Auf eine Scheibe Stollen mit ...
August dem Starken
Eure Hoheit, wenn Sie „Dresdner Christstollen“ hören, woran müssen Sie dann denken?
Natürlich zu allererst an mein Feldlager bei Zeithain/Radewitz, mein großes Manöver im Jahre 1730, das Militärgeschichte geschrieben hat. Zur Erbauung aller kreierte mein Hofbäckermeister Zacharias einen riesigen »Weißen Kuchen«. Die verschwenderische Verwendung von Weizenmehl allein schon galt als extraordinär. Der Baumeister Pöppelmann höchstpersönlich entwarf den gigantischen Ofen und überwachte die Bauarbeiten. Das ist einfach unvergesslich!

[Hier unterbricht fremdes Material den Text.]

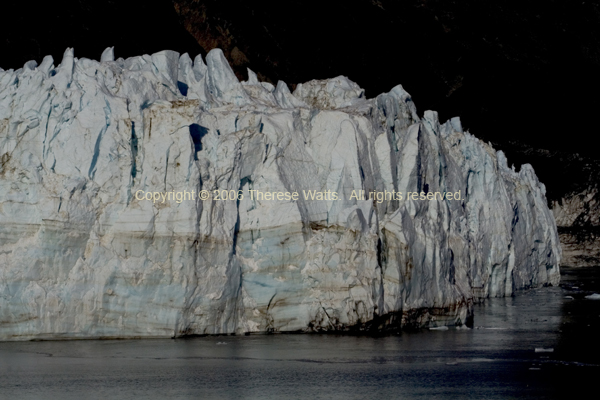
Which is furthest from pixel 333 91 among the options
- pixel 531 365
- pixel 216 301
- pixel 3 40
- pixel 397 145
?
pixel 3 40

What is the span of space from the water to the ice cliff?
0.64 m

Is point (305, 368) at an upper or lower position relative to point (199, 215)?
lower

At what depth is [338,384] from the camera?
16375 millimetres

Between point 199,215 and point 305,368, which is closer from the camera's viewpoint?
point 305,368

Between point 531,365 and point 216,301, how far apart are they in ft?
22.5

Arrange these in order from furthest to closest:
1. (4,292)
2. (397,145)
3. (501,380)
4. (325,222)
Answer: (397,145) → (325,222) → (4,292) → (501,380)

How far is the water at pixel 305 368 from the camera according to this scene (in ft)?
51.8

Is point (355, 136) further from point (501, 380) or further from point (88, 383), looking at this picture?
point (88, 383)

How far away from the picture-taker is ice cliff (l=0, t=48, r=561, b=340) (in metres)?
19.0

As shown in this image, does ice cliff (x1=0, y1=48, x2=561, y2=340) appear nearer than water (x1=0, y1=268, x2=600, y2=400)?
No

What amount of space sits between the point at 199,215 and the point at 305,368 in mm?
4324

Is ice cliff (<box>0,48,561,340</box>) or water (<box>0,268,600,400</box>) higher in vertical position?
ice cliff (<box>0,48,561,340</box>)

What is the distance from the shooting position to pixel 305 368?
57.4 ft

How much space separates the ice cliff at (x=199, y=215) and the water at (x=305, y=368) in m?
0.64
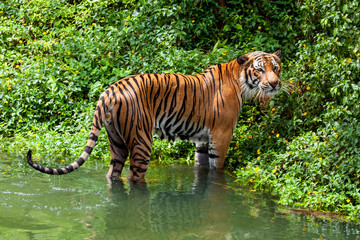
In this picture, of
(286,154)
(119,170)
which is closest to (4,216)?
(119,170)

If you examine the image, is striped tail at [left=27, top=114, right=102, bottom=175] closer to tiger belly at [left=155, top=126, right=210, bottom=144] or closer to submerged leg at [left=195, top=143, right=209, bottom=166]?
tiger belly at [left=155, top=126, right=210, bottom=144]

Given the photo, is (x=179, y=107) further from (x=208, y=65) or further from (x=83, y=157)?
(x=208, y=65)

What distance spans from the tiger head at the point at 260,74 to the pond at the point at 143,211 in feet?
4.41

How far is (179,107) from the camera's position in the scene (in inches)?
269

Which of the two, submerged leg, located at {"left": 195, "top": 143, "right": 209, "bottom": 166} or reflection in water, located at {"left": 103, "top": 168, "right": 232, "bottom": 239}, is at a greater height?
submerged leg, located at {"left": 195, "top": 143, "right": 209, "bottom": 166}

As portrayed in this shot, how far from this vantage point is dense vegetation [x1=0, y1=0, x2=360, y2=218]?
21.0 ft

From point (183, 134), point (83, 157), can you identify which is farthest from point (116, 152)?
point (183, 134)

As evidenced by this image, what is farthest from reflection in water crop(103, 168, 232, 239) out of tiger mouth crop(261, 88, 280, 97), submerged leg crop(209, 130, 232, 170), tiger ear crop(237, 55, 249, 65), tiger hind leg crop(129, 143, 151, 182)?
tiger ear crop(237, 55, 249, 65)

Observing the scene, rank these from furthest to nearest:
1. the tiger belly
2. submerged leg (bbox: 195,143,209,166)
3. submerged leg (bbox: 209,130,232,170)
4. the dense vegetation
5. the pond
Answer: submerged leg (bbox: 195,143,209,166)
submerged leg (bbox: 209,130,232,170)
the tiger belly
the dense vegetation
the pond

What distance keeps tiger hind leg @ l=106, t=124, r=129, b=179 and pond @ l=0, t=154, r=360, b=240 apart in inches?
6.3

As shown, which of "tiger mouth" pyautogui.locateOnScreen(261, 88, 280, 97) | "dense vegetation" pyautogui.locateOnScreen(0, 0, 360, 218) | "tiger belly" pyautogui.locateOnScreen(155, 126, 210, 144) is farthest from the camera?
"tiger mouth" pyautogui.locateOnScreen(261, 88, 280, 97)

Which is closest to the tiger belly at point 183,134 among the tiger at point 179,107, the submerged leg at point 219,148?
the tiger at point 179,107

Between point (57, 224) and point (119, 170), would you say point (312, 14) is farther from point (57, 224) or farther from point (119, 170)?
point (57, 224)

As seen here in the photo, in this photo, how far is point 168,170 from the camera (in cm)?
754
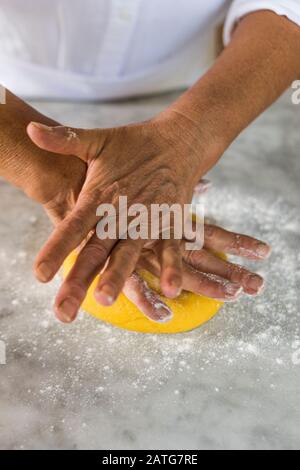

Riesenstollen der Vergangenheit oder heute. Hand aufs Herz – welcher schmeckt besser?
Das kann und will ich nicht vergleichen. Die Backkunst hat sich seitdem sehr verfeinert. Verwanden wir damals Dörrobst, Distelöl und Eier zur Verfeinerung, so benützet man heuer Rosinen, Zitronat, gute Butter und Butterschmalz. Statt der gehackten Obstkerne und Nüsse hat man heute Bittermandel und … nein, mehr will ich nicht verraten.
Wann gibt es bei Hofe die erste Scheibe Dresdner Stollen?
Auf keinen Fall vor Totensonntag. Es ist ja ein Festgebäck, vorbehalten für die Tage der Weihnacht … aber das fällt schwer, so lange warten … die Lust ist vorher einfach unbezwingbar …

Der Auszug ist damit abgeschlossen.